Largely as a response to the temperance movements, alcohol was made illegal in 3 states

in 1905, 9 states in 1912, and 26 of the 48 states in 1916 (Royce, 1981; Schultz & Tishler, 2004).

Prohibition (the ban of the manufacture, sale, transport, export, or import of alcoholic beverages)

began January 16, 1920, when the Eighteenth Amendment to the U.S. Constitution went into

effect. The Volstead Act, also known as the National Prohibition Enforcement Act, allowed

enforcement of the Eighteenth Amendment. The Act defined an alcoholic drink as any drink

containing an alcohol content greater than .05 percent.

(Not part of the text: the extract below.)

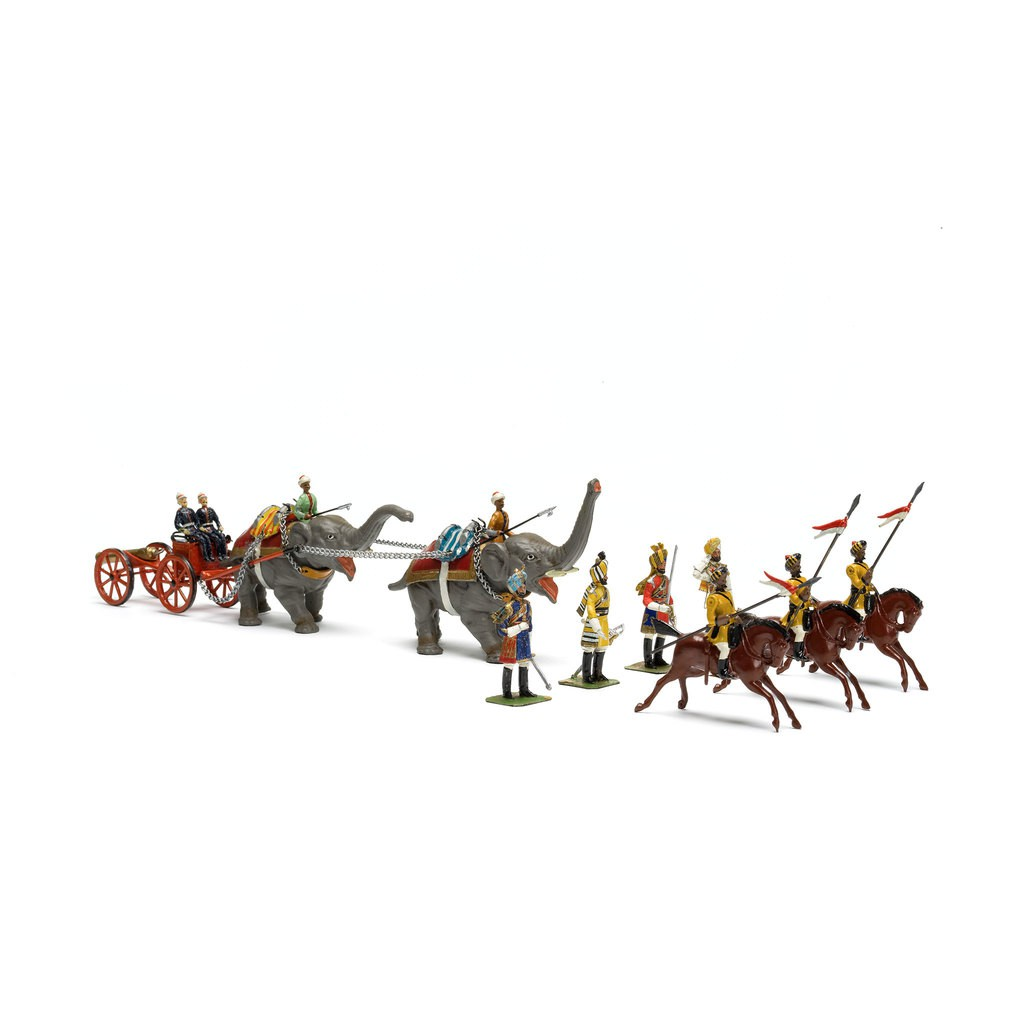 A group of small sculptures which presents the cavalry with elephants & canon. There are three horses, two elephents and eleven Indian soldiers in the set.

Even though alcohol was illegal, people continued to drink. “Speakeasies” and other

underground establishments provided the opportunity (Royce, 1981). Government agents could

not force entry into an establishment if the door attendant refused admittance. Whiskey remained

legally available by prescription; “patients” consumed over a million gallons a year. The

prohibition police continually destroyed corn-alcohol stills created for personal consumption of

alcohol. Even President Harding kept the White House stocked with bootleg liquor, although

voting for Prohibition while serving as a U.S. Senator (Wikimedia Foundation, 2005). The

Twenty-first Amendment passed in 1933, repealing national prohibition; however, the

Amendment allowed individual states to continue to ban the purchase and sale of alcohol.

Early Policies (Other Drugs)

Alcohol was not the only drug of concern in the United States during the 19th Century.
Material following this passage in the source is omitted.